Work instructions => A single figure is required: the number of lines below that contain "California".

Exercise data Block Start

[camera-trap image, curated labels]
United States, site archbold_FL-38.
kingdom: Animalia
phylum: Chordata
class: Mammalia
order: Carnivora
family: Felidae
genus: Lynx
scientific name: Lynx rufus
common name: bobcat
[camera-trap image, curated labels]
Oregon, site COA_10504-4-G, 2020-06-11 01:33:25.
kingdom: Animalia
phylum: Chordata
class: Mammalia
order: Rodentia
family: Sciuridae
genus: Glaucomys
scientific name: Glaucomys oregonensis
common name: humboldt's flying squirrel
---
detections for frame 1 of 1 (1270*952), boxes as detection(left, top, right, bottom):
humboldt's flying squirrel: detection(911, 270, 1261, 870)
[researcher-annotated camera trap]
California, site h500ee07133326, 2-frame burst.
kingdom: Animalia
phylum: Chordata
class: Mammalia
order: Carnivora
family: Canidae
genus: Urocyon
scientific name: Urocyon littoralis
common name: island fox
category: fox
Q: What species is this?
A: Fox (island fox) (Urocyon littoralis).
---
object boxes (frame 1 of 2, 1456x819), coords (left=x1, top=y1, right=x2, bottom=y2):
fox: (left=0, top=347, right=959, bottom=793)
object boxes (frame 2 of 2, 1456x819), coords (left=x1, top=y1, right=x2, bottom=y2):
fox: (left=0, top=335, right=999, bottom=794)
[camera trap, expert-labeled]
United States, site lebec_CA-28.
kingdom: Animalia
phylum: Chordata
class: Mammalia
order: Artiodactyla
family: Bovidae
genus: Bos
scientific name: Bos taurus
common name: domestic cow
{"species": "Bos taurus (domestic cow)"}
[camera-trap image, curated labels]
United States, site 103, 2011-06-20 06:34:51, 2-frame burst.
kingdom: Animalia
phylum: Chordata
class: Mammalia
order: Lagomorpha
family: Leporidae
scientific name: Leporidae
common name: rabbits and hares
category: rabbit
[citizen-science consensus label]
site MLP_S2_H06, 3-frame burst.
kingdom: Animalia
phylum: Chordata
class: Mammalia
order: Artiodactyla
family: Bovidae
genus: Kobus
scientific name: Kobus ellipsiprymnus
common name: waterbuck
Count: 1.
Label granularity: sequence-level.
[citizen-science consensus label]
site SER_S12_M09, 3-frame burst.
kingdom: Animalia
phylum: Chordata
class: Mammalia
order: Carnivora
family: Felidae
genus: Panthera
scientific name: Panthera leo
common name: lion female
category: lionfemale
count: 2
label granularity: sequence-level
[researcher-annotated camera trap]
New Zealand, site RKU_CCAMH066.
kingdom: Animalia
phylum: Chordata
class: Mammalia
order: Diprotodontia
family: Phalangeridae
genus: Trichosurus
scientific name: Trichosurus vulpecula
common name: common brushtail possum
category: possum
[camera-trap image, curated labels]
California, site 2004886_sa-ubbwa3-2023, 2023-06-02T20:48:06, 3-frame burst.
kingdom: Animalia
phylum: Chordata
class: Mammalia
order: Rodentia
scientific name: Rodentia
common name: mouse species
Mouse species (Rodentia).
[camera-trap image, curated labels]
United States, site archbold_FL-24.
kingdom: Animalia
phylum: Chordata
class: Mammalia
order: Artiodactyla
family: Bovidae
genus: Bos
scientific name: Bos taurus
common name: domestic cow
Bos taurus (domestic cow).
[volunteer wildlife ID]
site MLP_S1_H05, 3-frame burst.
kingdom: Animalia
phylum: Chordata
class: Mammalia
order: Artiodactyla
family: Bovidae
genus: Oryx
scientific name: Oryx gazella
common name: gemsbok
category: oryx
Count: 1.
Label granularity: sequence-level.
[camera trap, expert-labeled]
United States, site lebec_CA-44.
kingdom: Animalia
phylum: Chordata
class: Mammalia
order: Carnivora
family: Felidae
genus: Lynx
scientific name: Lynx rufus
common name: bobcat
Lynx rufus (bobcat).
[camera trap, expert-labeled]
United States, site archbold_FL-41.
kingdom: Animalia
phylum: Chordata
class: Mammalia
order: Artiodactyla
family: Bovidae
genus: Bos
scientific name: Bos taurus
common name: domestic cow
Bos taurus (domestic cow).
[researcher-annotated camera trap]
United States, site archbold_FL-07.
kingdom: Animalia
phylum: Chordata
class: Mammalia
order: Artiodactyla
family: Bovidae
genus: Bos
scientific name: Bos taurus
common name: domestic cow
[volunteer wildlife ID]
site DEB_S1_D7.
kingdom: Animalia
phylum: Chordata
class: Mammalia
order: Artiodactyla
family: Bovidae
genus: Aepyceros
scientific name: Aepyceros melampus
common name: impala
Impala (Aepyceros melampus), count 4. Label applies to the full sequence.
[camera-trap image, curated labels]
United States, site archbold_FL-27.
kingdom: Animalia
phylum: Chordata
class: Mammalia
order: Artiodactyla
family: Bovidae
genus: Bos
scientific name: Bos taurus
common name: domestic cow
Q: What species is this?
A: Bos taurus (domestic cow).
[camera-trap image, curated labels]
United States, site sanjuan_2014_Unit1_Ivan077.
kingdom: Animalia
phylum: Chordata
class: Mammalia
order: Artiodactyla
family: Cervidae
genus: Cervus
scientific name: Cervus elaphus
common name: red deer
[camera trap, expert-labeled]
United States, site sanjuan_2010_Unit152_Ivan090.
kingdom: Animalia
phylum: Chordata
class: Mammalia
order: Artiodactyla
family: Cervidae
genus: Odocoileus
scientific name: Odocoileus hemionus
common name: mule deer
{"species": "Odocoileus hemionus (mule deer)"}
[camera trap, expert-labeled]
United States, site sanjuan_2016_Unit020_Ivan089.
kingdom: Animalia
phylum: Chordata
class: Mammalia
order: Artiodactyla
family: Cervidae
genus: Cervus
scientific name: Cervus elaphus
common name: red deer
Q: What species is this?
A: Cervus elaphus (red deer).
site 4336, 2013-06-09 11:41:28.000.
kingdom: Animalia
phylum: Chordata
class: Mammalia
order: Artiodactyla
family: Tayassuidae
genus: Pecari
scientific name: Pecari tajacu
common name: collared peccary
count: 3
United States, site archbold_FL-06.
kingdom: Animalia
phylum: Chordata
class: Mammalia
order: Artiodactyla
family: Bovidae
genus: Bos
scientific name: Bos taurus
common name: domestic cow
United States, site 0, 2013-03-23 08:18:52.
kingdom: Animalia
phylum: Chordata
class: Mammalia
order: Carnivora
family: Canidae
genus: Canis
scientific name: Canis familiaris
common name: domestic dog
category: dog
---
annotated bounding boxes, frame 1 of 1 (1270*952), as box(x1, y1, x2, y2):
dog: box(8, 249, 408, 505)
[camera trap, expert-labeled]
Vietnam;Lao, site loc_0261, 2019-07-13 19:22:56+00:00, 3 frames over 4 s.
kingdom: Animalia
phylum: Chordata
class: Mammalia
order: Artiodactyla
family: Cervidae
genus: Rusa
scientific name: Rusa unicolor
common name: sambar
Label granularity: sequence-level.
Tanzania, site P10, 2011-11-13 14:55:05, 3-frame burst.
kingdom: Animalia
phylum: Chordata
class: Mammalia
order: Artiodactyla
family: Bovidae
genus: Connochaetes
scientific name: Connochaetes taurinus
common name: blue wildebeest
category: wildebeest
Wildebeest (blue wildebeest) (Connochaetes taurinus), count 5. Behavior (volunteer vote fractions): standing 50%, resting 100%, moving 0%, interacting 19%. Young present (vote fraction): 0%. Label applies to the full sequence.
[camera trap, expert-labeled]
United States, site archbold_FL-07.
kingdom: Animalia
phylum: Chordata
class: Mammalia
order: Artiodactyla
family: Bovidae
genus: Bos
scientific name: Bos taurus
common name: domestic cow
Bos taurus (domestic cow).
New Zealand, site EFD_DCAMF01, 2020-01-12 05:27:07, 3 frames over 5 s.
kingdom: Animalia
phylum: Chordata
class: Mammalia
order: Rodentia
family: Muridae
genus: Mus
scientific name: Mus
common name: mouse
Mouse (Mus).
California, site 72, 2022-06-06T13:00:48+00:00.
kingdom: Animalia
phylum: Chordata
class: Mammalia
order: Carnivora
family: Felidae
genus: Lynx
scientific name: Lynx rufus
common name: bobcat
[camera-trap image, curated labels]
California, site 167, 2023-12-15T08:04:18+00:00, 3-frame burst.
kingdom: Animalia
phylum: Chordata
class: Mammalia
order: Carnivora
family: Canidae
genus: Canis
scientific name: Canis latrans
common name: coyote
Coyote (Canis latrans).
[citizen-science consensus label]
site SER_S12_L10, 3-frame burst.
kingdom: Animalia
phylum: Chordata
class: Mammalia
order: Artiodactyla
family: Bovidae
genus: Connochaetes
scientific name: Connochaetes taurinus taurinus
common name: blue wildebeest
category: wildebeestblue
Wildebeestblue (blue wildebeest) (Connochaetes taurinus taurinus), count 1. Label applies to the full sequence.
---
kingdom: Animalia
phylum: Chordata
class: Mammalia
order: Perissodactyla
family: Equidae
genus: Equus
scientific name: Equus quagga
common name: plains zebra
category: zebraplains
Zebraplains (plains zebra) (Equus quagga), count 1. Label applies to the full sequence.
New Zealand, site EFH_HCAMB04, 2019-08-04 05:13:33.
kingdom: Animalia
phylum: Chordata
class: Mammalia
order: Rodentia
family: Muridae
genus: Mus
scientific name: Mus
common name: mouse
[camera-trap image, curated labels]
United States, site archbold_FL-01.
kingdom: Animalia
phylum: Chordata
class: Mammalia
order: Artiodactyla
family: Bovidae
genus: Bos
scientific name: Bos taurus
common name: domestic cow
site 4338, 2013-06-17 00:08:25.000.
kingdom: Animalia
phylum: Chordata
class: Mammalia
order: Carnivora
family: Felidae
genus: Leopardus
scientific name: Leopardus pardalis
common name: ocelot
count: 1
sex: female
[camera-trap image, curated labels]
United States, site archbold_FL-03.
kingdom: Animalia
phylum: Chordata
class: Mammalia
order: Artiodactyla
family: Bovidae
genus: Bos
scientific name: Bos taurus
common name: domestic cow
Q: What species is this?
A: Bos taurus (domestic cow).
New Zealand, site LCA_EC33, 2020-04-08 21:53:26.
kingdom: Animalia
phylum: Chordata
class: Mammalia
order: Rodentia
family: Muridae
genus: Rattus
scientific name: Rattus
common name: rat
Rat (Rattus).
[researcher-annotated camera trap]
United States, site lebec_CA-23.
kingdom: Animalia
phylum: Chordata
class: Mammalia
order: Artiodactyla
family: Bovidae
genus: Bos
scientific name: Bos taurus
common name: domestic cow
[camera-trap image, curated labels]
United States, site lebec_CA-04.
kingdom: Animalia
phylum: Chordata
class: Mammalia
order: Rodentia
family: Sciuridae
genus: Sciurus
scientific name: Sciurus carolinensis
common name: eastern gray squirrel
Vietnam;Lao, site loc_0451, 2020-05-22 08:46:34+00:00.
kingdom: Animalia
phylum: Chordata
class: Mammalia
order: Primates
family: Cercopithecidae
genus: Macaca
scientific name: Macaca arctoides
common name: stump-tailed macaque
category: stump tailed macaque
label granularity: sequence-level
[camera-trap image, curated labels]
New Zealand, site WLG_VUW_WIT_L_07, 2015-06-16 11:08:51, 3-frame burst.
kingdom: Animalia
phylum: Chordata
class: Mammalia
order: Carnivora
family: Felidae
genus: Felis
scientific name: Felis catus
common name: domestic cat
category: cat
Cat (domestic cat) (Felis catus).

Exercise data Block End

Exercise output => 4